Yet the realisation that global warming is a reality has meant that the concept of going green has been embraced by big business.

The Gulf region is known to be the least eco-friendly part of the planet.

And the construction industry was proven to be one of the worst culprits in adding to its huge carbon footprint.

But now, coupled with the drive to create the tallest and largest structures in the world is a desire to prove that the region can lead the way in sustainable construction.

Already, the world's first building with integrated wind turbines - the Bahrain World Trade Center in Manama - is nearing completion.

And last month, the Abu Dhabi Future Energy Company revealed more about its plans to build the first zero-carbon city in the world.

The US $15 billion (AED55 billion) Masdar City, designed by Lord Norman Foster, will make use of solar power to provide much of the city's energy.

And in Dubai, His Highness Sheikh Mohammed bin Rashid Al Maktoum, Vice President and Prime Minister of the UAE and Ruler of Dubai, has said that all new buildings must be sustainable.

As developers announce their latest ground-breaking projects, more and more of them are keen to boast that the building will have Leadership in Energy and Environmental Design (LEED) status.

But what are the actual processes that architects, developers, consultants and contractors need to go through to make their buildings more green?

One of the leaders in the region in promoting the concept is Atkins.

The company has worked on some of the best-known projects in the region, including the Burj Al Arab and the Bahrain World Trade Center.

Richard Smith, technical director, Atkins, believes that the process of green building requires four stages.

He says these are passive design; improved engineering; recovery strategy and the use of renewables.

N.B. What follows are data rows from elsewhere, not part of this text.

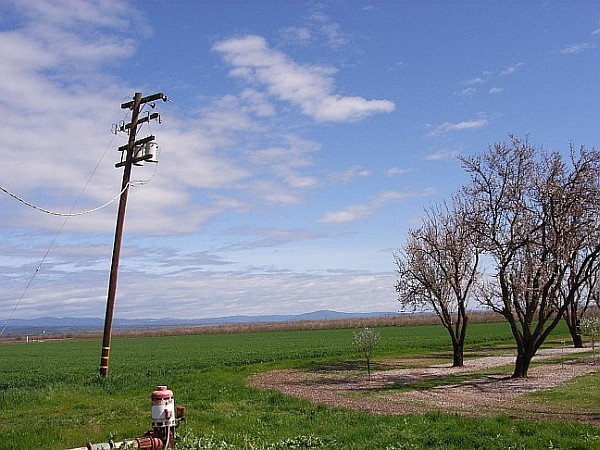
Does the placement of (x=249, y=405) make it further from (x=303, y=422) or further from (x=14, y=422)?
(x=14, y=422)

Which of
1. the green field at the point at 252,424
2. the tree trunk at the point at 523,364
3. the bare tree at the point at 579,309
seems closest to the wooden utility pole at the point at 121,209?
the green field at the point at 252,424

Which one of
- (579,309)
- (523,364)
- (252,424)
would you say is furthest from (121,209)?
(579,309)

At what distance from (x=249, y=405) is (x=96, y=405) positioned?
4.51m

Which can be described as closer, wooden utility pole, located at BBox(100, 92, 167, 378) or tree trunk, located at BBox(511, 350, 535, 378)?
wooden utility pole, located at BBox(100, 92, 167, 378)

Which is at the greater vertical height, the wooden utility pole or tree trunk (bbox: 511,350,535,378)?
the wooden utility pole

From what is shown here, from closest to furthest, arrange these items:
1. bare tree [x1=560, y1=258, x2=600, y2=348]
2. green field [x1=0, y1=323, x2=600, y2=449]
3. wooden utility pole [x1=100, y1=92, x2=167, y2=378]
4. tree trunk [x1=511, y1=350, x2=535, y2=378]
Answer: green field [x1=0, y1=323, x2=600, y2=449], wooden utility pole [x1=100, y1=92, x2=167, y2=378], tree trunk [x1=511, y1=350, x2=535, y2=378], bare tree [x1=560, y1=258, x2=600, y2=348]

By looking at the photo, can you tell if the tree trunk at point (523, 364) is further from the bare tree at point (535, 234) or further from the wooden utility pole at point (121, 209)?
the wooden utility pole at point (121, 209)

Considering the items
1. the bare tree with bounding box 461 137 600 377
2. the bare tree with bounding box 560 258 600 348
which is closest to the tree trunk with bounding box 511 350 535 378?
the bare tree with bounding box 461 137 600 377

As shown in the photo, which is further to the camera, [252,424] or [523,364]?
[523,364]

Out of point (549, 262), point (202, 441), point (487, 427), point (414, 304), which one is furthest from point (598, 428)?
point (414, 304)

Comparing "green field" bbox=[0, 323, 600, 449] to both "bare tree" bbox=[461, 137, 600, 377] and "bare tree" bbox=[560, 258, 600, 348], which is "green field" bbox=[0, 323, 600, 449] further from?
"bare tree" bbox=[560, 258, 600, 348]

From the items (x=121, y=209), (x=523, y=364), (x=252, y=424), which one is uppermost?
(x=121, y=209)

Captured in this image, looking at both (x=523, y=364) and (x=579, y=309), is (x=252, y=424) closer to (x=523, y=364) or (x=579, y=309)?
(x=523, y=364)

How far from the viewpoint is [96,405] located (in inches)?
731
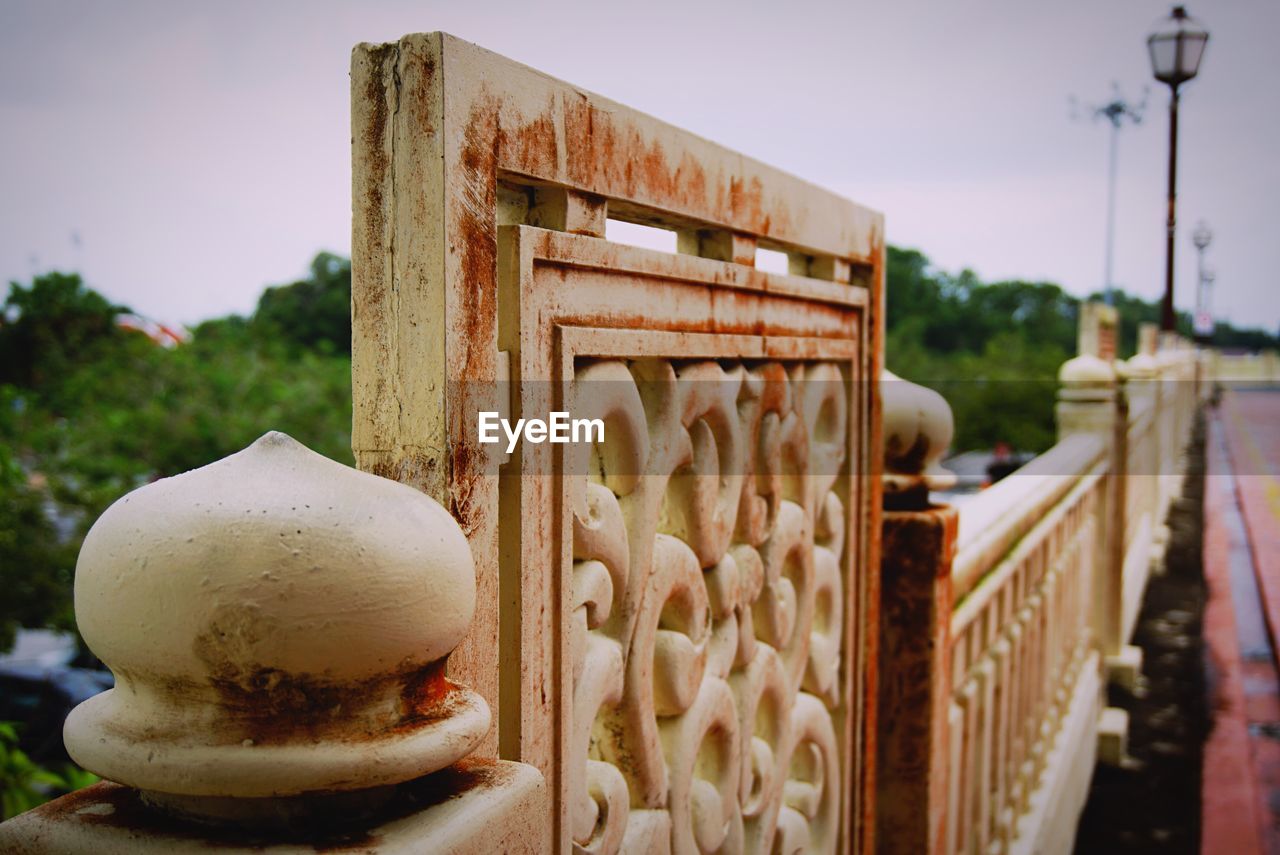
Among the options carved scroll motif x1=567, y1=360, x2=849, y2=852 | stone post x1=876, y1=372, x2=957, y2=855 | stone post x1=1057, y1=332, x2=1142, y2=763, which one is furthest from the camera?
stone post x1=1057, y1=332, x2=1142, y2=763

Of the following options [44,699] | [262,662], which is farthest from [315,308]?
[262,662]

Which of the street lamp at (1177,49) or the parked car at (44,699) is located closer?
the parked car at (44,699)

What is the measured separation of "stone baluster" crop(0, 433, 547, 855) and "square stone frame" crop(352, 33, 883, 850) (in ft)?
0.67

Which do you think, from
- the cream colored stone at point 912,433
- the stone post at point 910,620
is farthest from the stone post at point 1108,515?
the cream colored stone at point 912,433

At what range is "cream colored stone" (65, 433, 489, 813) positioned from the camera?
82cm

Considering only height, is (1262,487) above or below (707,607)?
below

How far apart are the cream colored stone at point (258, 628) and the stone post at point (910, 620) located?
71.4 inches

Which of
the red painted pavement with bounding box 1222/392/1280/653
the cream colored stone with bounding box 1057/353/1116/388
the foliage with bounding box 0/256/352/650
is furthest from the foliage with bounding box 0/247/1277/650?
the cream colored stone with bounding box 1057/353/1116/388

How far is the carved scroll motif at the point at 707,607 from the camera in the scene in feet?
4.66

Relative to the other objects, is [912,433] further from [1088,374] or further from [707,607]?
[1088,374]

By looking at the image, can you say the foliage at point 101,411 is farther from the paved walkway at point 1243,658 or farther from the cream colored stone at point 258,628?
the cream colored stone at point 258,628

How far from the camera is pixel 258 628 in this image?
2.67 ft

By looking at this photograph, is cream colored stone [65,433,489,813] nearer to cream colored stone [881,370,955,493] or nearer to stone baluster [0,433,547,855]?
stone baluster [0,433,547,855]

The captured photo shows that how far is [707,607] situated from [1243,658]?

Passive design means creating the building in the virtual world. It involves generating a computer model of the building to create better orientation and insulation.

In conjunction with these state-of-the-art techniques, architects are finding inspiration from buildings from the past.

Before the advent of air-conditioning and artificial heating, constructing buildings with thick walls was the only way of retaining heat.

But now designers are endorsing the creation of more ‘gothic' styles of buildings to save energy.